*** Opening of Dataset records ***

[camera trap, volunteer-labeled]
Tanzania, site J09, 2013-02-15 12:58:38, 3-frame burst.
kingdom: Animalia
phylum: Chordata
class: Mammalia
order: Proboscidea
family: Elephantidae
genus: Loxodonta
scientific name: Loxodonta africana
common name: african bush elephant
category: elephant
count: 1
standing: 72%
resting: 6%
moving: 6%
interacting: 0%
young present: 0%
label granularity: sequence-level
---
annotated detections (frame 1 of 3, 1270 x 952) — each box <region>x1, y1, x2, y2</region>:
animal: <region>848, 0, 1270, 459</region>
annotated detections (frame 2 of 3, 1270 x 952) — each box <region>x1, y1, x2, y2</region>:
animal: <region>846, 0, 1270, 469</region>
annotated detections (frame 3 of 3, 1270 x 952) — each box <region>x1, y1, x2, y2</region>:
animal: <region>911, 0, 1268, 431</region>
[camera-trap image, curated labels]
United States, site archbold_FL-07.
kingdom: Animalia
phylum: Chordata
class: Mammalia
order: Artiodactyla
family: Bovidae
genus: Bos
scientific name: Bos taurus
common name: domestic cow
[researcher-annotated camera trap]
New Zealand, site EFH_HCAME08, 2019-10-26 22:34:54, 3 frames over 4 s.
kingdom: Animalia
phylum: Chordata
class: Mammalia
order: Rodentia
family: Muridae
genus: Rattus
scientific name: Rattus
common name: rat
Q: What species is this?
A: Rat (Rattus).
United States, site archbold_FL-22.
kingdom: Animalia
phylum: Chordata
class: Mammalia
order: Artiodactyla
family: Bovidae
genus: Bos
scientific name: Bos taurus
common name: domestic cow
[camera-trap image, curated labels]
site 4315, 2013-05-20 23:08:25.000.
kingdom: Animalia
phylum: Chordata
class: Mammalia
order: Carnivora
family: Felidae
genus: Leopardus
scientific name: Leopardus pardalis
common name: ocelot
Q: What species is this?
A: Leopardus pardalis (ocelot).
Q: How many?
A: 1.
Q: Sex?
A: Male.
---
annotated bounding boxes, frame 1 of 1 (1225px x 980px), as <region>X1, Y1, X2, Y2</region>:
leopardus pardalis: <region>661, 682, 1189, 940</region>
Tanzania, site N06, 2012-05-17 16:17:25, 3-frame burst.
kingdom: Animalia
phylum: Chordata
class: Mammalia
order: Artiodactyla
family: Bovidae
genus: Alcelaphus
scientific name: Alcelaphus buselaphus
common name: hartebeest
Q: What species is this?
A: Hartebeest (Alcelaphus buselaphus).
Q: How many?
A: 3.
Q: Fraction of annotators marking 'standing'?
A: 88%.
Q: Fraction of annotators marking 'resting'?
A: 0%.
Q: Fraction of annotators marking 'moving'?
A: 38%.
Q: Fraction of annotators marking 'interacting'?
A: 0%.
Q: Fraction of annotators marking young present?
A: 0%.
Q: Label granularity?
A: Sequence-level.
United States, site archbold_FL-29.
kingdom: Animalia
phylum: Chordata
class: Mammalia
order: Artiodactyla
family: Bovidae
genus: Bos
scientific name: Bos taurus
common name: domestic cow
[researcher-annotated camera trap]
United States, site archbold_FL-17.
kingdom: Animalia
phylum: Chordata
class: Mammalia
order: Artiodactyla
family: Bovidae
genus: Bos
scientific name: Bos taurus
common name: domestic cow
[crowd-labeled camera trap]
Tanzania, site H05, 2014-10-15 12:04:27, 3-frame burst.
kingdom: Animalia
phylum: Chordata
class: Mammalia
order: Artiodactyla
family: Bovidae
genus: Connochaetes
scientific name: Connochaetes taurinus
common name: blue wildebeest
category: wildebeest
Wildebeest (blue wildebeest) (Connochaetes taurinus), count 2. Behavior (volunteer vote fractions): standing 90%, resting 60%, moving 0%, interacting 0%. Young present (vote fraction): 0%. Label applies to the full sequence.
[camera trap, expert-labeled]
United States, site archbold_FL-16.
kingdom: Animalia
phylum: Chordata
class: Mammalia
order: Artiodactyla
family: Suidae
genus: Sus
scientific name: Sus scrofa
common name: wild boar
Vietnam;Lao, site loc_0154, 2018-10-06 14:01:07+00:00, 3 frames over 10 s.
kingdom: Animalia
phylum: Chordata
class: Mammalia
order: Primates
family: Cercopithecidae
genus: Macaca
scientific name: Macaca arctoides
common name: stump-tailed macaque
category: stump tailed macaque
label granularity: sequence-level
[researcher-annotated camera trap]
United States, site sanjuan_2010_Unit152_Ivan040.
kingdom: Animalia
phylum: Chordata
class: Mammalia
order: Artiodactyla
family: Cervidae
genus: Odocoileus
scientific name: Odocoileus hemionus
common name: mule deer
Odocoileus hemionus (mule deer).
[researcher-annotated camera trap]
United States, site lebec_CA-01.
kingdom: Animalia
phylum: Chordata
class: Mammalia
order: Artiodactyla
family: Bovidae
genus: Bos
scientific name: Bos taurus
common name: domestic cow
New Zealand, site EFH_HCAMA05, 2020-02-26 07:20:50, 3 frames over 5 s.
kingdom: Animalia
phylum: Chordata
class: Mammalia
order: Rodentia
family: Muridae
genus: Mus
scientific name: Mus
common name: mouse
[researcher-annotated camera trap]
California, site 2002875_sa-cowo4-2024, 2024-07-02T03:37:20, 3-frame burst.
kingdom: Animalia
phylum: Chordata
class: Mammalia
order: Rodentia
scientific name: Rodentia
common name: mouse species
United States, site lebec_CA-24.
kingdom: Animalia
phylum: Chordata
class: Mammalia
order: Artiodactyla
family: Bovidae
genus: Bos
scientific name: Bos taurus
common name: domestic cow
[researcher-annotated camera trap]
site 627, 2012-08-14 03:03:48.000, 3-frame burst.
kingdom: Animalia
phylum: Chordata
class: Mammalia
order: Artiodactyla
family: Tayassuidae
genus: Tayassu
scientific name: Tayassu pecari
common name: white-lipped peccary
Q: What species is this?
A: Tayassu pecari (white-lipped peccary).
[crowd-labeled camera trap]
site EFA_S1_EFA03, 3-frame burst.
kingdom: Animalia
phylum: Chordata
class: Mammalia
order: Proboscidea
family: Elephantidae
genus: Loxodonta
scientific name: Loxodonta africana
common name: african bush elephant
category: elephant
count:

*** Close of Dataset records ***

# What is being asked
Please copy each entry. Leave nothing out.

# Task answer
[camera trap, volunteer-labeled]
Tanzania, site J09, 2013-02-15 12:58:38, 3-frame burst.
kingdom: Animalia
phylum: Chordata
class: Mammalia
order: Proboscidea
family: Elephantidae
genus: Loxodonta
scientific name: Loxodonta africana
common name: african bush elephant
category: elephant
count: 1
standing: 72%
resting: 6%
moving: 6%
interacting: 0%
young present: 0%
label granularity: sequence-level
---
annotated detections (frame 1 of 3, 1270 x 952) — each box <region>x1, y1, x2, y2</region>:
animal: <region>848, 0, 1270, 459</region>
annotated detections (frame 2 of 3, 1270 x 952) — each box <region>x1, y1, x2, y2</region>:
animal: <region>846, 0, 1270, 469</region>
annotated detections (frame 3 of 3, 1270 x 952) — each box <region>x1, y1, x2, y2</region>:
animal: <region>911, 0, 1268, 431</region>
[camera-trap image, curated labels]
United States, site archbold_FL-07.
kingdom: Animalia
phylum: Chordata
class: Mammalia
order: Artiodactyla
family: Bovidae
genus: Bos
scientific name: Bos taurus
common name: domestic cow
[researcher-annotated camera trap]
New Zealand, site EFH_HCAME08, 2019-10-26 22:34:54, 3 frames over 4 s.
kingdom: Animalia
phylum: Chordata
class: Mammalia
order: Rodentia
family: Muridae
genus: Rattus
scientific name: Rattus
common name: rat
Q: What species is this?
A: Rat (Rattus).
United States, site archbold_FL-22.
kingdom: Animalia
phylum: Chordata
class: Mammalia
order: Artiodactyla
family: Bovidae
genus: Bos
scientific name: Bos taurus
common name: domestic cow
[camera-trap image, curated labels]
site 4315, 2013-05-20 23:08:25.000.
kingdom: Animalia
phylum: Chordata
class: Mammalia
order: Carnivora
family: Felidae
genus: Leopardus
scientific name: Leopardus pardalis
common name: ocelot
Q: What species is this?
A: Leopardus pardalis (ocelot).
Q: How many?
A: 1.
Q: Sex?
A: Male.
---
annotated bounding boxes, frame 1 of 1 (1225px x 980px), as <region>X1, Y1, X2, Y2</region>:
leopardus pardalis: <region>661, 682, 1189, 940</region>
Tanzania, site N06, 2012-05-17 16:17:25, 3-frame burst.
kingdom: Animalia
phylum: Chordata
class: Mammalia
order: Artiodactyla
family: Bovidae
genus: Alcelaphus
scientific name: Alcelaphus buselaphus
common name: hartebeest
Q: What species is this?
A: Hartebeest (Alcelaphus buselaphus).
Q: How many?
A: 3.
Q: Fraction of annotators marking 'standing'?
A: 88%.
Q: Fraction of annotators marking 'resting'?
A: 0%.
Q: Fraction of annotators marking 'moving'?
A: 38%.
Q: Fraction of annotators marking 'interacting'?
A: 0%.
Q: Fraction of annotators marking young present?
A: 0%.
Q: Label granularity?
A: Sequence-level.
United States, site archbold_FL-29.
kingdom: Animalia
phylum: Chordata
class: Mammalia
order: Artiodactyla
family: Bovidae
genus: Bos
scientific name: Bos taurus
common name: domestic cow
[researcher-annotated camera trap]
United States, site archbold_FL-17.
kingdom: Animalia
phylum: Chordata
class: Mammalia
order: Artiodactyla
family: Bovidae
genus: Bos
scientific name: Bos taurus
common name: domestic cow
[crowd-labeled camera trap]
Tanzania, site H05, 2014-10-15 12:04:27, 3-frame burst.
kingdom: Animalia
phylum: Chordata
class: Mammalia
order: Artiodactyla
family: Bovidae
genus: Connochaetes
scientific name: Connochaetes taurinus
common name: blue wildebeest
category: wildebeest
Wildebeest (blue wildebeest) (Connochaetes taurinus), count 2. Behavior (volunteer vote fractions): standing 90%, resting 60%, moving 0%, interacting 0%. Young present (vote fraction): 0%. Label applies to the full sequence.
[camera trap, expert-labeled]
United States, site archbold_FL-16.
kingdom: Animalia
phylum: Chordata
class: Mammalia
order: Artiodactyla
family: Suidae
genus: Sus
scientific name: Sus scrofa
common name: wild boar
Vietnam;Lao, site loc_0154, 2018-10-06 14:01:07+00:00, 3 frames over 10 s.
kingdom: Animalia
phylum: Chordata
class: Mammalia
order: Primates
family: Cercopithecidae
genus: Macaca
scientific name: Macaca arctoides
common name: stump-tailed macaque
category: stump tailed macaque
label granularity: sequence-level
[researcher-annotated camera trap]
United States, site sanjuan_2010_Unit152_Ivan040.
kingdom: Animalia
phylum: Chordata
class: Mammalia
order: Artiodactyla
family: Cervidae
genus: Odocoileus
scientific name: Odocoileus hemionus
common name: mule deer
Odocoileus hemionus (mule deer).
[researcher-annotated camera trap]
United States, site lebec_CA-01.
kingdom: Animalia
phylum: Chordata
class: Mammalia
order: Artiodactyla
family: Bovidae
genus: Bos
scientific name: Bos taurus
common name: domestic cow
New Zealand, site EFH_HCAMA05, 2020-02-26 07:20:50, 3 frames over 5 s.
kingdom: Animalia
phylum: Chordata
class: Mammalia
order: Rodentia
family: Muridae
genus: Mus
scientific name: Mus
common name: mouse
[researcher-annotated camera trap]
California, site 2002875_sa-cowo4-2024, 2024-07-02T03:37:20, 3-frame burst.
kingdom: Animalia
phylum: Chordata
class: Mammalia
order: Rodentia
scientific name: Rodentia
common name: mouse species
United States, site lebec_CA-24.
kingdom: Animalia
phylum: Chordata
class: Mammalia
order: Artiodactyla
family: Bovidae
genus: Bos
scientific name: Bos taurus
common name: domestic cow
[researcher-annotated camera trap]
site 627, 2012-08-14 03:03:48.000, 3-frame burst.
kingdom: Animalia
phylum: Chordata
class: Mammalia
order: Artiodactyla
family: Tayassuidae
genus: Tayassu
scientific name: Tayassu pecari
common name: white-lipped peccary
Q: What species is this?
A: Tayassu pecari (white-lipped peccary).
[crowd-labeled camera trap]
site EFA_S1_EFA03, 3-frame burst.
kingdom: Animalia
phylum: Chordata
class: Mammalia
order: Proboscidea
family: Elephantidae
genus: Loxodonta
scientific name: Loxodonta africana
common name: african bush elephant
category: elephant
count:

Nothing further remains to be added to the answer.